In the end the Magic Lamp Theater is not as technically impressive as a show like It’s Tough to be a Bug. It does not feature animatronic figures nor particularly elaborate special effects. However it breaks new ground for Disney by incorporating live actors, stage magic, audience participation and 3-D film all in one solid attraction. It is not the highlight of a trip to Tokyo DisneySea but it is a well done production that avoids feeling too similar to the other Disney 3-D attractions. It earns 3 out of 4 stars.

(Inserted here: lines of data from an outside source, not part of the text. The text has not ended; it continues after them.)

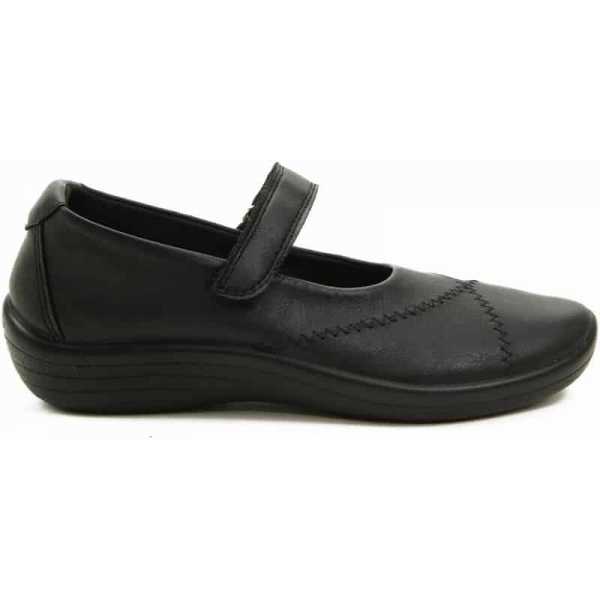 Arcopedico 4616 Negro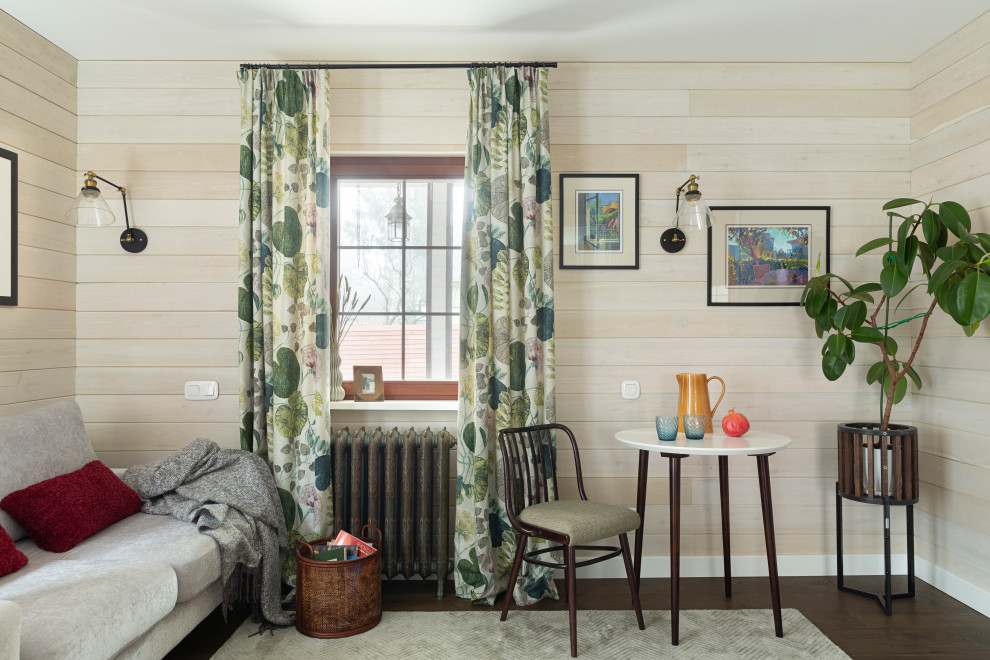 Дача во Внуково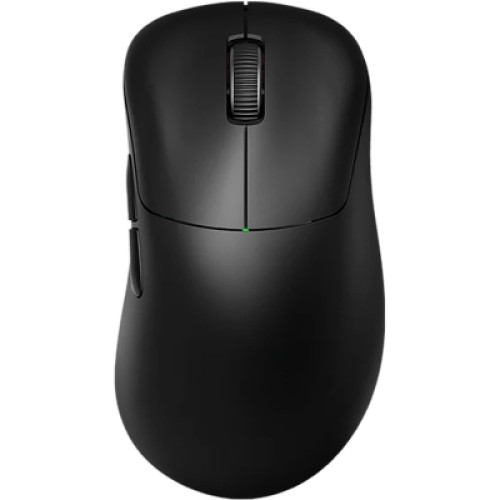 Мышка RAWM ER21 Wireless/Bluetooth Black (ER21.black)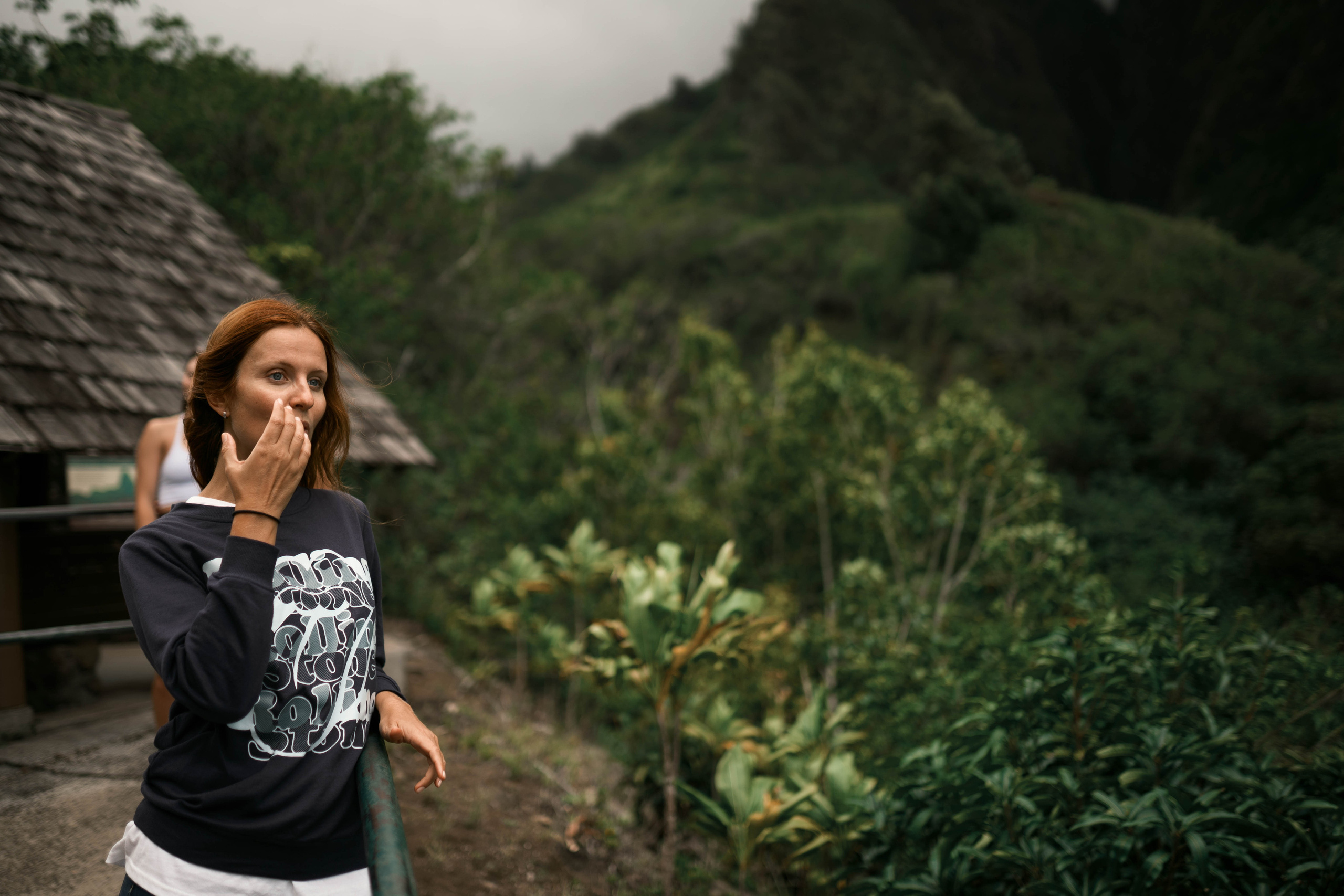 Maui Haik. Photographer in Hawaii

Anchoring the furthest corner of the Arabian Coast, and the entire park, is Sinbad’s Seven Voyages, the main attraction of this land.

The Magic Lamp Theater & Sinbad's Seven Voyages

The tales of Sinbad have been told many, many times over the years. His stories have made it to the big screen so often that one could hold an all-Sinbad film festival. Movies with Sinbad as the star date back to the 30’s and have been made as recently as 2000. There have been comic book interpretations and popular television shows based on the adventures of Sinbad as well. Perhaps the best known images of Sinbad to today’s audiences are the series of films made in the 60’s and 70’s featuring the magnificent work of stop motion special effects master Ray Harryhausen.

Harryhausen was responsible for famous pre-computer effects such as sword wielding skeletons warriors or the mighty Cyclops. In films such as the Golden Voyage of Sinbad, Harryhausen and producer Charles Schneer created a world of wonder, myth and adventure in which Sinbad sets sail. It is the image from these movies that I think of when I hear “Sinbad.” I imagine a swashbuckling adventure filled with magical creatures and beasts, seat of your pants adventure, and tongue in cheek humor. To some extent this is what you will find at the Tokyo DisneySea attraction, but with a decidedly younger, more family friendly twist.

The Magic Lamp Theater & Sinbad's Seven Voyages

When I first heard of this attraction I was hoping for a Pirates of the Caribbean style ride. Instead of a Caribbean raid I imagined full scale audio animatronics of Sinbad and his crew battling Centaurs and Gryphons across the seas. Disney has decided to take the basic stories of Sinbad, his adventures and his encounters, and depict them in a more cartoon-like manor. Gone are the human actors, replaced by small scale cartoon figures. However the attraction does not shy away from some of Sinbad’s scarier adventures and tales.

The attraction is housed in an impressively large show building. It is designed to look like an ancient desert fortress of sorts, now crumbling with the passage of time. Upon entering the queue leads us past a series of paintings and mosaics depicting Sinbad’s travels.

(Note: In an effort to show as much of the interior of the attraction as possible most of the following shots were taken as video grabs from my camcorder. As a result the quality is a bit lower, but this allows you to take a peek at the queue and most of the ride itself.)

The Magic Lamp Theater & Sinbad's Seven Voyages

The interior carries on the detail found on the buildings exterior. Stone walls are supported by wood beams, lights flicker in brass and copper lamps and wood railings guide you on your way. The attraction is very high capacity so in a short period of time we arrive at the load area. As with Pirates or Small World, Sinbad is a water based attraction. In fact the boats themselves are virtual clones of the Pirates boats, only this time they are nicely themed.

It has always bothered me that on Pirates of the Caribbean the boats you ride in are just generic fiberglass vessels. Why not make them look like life boats dropped from a pirates ship? Why not add some sort of detail? I’m happy to report that they have done just that here. In keeping with the overall feel of this richly detailed park our boats appear to be made of wood planks (though they are, of course, fiber glass) the decks are decorated with ropes and we carry a cargo of stolen loot.

Upon our departure the first thing you will notice is how the realistic, aged and weathered feeling of the building, queue and load area quickly give way to a brightly colored, almost comic book like world. Gone are the muted tones of browns and the rock textured walls in favor of bright blues and greens on mostly smooth surfaces. It is clear that this attraction is not trying to replicate reality, rather it is creating a fun cartoon world.